Now, we will demonstrate how to add a new version of a model to the MLflow model registry. We will use the logistic regression classifier with different hyperparameters compared to the previous version.

In [7]:
# Start a new MLflow run
with mlflow.start_run(run_name="LogisticRegression_Model_Version_2") as run:
    # Train a new Logistic Regression model with different hyperparameters
    lr_model_v2 = LogisticRegression(max_iter=300, C=0.5, random_state=42)
    lr_model_v2.fit(X_train, y_train)

    # Infer the model signature
    y_pred = lr_model_v2.predict(X_test)
    signature = infer_signature(X_test, y_pred)

    # Log the new model
    mlflow.sklearn.log_model(
        sk_model=lr_model_v2, 
        artifact_path="logistic_regression_model", 
        signature=signature
    )

    run_id_lr2 = run.info.run_id
    # Register the new model version
    mlflow.register_model(
        model_uri=f"runs:/{run.info.run_id}/logistic_regression_model", 
        name="logistic-regression-class-model"
    )

Registered model 'logistic-regression-class-model' already exists. Creating a new version of this model...
2024/08/29 16:53:52 INFO mlflow.store.model_registry.abstract_store: Waiting up to 300 seconds for model version to finish creation. Model name: logistic-regression-class-model, version 2
Created version '2' of model 'logistic-regression-class-model'.
2024/08/29 16:53:52 INFO mlflow.tracking._tracking_service.client: 🏃 View run LogisticRegression_Model_Version_2 at: http://localhost:5000/#/experiments/678057457486770417/runs/b1b344bf325c47b2978580957bc50fd7.
2024/08/29 16:53:52 INFO mlflow.tracking._tracking_service.client: 🧪 View experiment at: http://localhost:5000/#/experiments/678057457486770417.


## Loading a registered model
Now, we will demonstrate how to load a registered model using two methods.

### Method 1: Load via tracking server
We can load a model directly from the tracking server using the model artifact path relative to a specific run. This method requires the run ID and relative path to the model artifact (The `artifact_path` we used to log the model).

In [8]:
# Load the model from the Tracking Server
model_via_tracking_server = mlflow.sklearn.load_model(f"runs:/{run_id_lr2}/logistic_regression_model")

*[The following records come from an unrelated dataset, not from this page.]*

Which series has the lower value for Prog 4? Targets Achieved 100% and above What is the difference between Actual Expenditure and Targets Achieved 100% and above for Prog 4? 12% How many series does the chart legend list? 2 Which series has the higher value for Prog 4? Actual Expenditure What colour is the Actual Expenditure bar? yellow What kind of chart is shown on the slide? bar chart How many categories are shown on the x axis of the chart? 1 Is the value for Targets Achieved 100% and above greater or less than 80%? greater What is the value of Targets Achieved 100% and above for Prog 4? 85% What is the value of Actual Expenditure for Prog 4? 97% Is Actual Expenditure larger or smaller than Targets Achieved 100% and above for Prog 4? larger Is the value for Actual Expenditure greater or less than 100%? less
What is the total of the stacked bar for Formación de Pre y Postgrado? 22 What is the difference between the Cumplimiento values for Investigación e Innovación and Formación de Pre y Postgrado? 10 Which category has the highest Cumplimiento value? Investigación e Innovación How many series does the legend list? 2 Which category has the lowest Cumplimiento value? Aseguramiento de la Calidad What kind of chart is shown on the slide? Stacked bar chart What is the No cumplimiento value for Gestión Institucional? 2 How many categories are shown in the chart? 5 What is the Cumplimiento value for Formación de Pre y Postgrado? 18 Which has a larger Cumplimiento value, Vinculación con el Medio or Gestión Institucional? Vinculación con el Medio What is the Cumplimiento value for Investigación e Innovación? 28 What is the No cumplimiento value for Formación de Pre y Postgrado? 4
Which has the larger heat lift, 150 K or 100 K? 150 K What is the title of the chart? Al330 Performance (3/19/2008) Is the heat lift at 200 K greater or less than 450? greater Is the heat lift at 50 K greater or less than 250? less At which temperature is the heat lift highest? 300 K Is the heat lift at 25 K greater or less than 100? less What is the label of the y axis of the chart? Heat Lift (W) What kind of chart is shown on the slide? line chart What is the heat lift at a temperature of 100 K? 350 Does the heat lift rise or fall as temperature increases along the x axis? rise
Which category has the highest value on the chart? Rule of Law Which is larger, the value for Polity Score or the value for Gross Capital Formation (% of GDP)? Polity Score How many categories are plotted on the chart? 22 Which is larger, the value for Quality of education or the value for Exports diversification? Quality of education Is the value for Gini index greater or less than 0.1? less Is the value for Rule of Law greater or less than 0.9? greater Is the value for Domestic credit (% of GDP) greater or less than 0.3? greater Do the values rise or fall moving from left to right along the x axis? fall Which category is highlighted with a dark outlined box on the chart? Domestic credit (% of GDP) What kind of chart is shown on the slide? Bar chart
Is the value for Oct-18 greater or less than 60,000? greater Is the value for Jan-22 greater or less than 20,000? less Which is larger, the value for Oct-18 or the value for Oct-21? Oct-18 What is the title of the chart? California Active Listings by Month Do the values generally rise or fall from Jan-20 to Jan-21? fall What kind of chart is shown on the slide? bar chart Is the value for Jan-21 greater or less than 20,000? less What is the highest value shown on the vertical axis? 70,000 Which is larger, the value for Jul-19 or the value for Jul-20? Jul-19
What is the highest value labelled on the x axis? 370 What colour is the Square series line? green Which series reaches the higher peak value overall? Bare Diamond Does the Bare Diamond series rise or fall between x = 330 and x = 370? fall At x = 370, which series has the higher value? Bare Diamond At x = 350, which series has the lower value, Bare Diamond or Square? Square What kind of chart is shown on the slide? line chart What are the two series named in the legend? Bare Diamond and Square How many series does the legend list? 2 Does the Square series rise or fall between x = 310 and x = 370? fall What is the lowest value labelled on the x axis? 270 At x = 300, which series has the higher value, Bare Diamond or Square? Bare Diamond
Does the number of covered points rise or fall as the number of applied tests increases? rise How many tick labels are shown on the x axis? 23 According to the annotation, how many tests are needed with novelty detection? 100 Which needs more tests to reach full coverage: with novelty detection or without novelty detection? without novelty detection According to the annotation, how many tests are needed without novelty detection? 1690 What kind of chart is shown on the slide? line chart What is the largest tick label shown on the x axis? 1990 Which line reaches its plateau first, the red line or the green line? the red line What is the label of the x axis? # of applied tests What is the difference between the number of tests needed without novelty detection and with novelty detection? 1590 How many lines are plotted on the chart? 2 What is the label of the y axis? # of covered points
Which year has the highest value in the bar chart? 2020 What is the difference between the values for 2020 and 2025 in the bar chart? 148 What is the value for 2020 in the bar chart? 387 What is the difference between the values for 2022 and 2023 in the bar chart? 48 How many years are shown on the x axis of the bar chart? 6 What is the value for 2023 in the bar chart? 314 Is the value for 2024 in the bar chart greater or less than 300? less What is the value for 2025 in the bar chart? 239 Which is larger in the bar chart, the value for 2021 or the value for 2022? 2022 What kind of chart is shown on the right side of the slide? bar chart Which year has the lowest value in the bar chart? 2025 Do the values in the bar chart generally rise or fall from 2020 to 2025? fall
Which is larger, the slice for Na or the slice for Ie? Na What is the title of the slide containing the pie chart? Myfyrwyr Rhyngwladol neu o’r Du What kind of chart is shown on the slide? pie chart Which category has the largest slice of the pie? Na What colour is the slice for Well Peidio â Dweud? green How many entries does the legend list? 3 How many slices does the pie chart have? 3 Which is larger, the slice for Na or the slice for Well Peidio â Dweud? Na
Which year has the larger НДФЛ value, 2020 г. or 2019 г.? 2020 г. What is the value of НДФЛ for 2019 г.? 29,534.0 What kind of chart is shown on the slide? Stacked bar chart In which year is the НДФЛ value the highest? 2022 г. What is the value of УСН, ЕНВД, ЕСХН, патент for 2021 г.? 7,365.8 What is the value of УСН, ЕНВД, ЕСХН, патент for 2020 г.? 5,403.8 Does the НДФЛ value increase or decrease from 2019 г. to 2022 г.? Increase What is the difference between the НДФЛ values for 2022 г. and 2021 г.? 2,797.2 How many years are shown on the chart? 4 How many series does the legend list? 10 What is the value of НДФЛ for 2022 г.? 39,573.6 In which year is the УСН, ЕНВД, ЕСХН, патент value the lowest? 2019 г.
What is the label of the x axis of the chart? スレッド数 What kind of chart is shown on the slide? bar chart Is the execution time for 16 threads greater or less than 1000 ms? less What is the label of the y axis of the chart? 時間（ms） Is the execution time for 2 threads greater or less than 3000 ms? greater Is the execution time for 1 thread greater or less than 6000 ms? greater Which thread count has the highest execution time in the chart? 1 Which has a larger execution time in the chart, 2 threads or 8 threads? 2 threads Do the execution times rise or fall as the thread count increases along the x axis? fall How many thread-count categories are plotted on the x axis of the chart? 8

# Make predictions and print 5 values
y_pred = model_via_tracking_server.predict(X_test)
print("Predictions:", y_pred[:5])

Predictions: [1 0 2 1 1]


### Method 2: Load via name and version
We can load a model using its registered name and a specific version number from the model registry. It is convenient when we want to access a model version directly by its name (The `name`/`registered_model_name` we used to regiater the model) and version without needing the run details.

##### Example 1: Load version 1

In [9]:
# Load the model from the Model Registry
model_via_name_version_1 = mlflow.sklearn.load_model(f"models:/logistic-regression-class-model/1")

# Make predictions and print 5 values
y_pred = model_via_name_version_1.predict(X_test)
print("Predictions for version 1:", y_pred[:5])

Predictions for version 1: [1 0 2 1 1]


##### Example 1: Load version 2

In [10]:
# Load the model from the Model Registry
model_via_name_version_2 = mlflow.sklearn.load_model(f"models:/logistic-regression-class-model/2")

# Make predictions and print 5 values
y_pred = model_via_name_version_2.predict(X_test)
print("Predictions for version 2:", y_pred[:5])

Predictions for version 2: [1 0 2 1 1]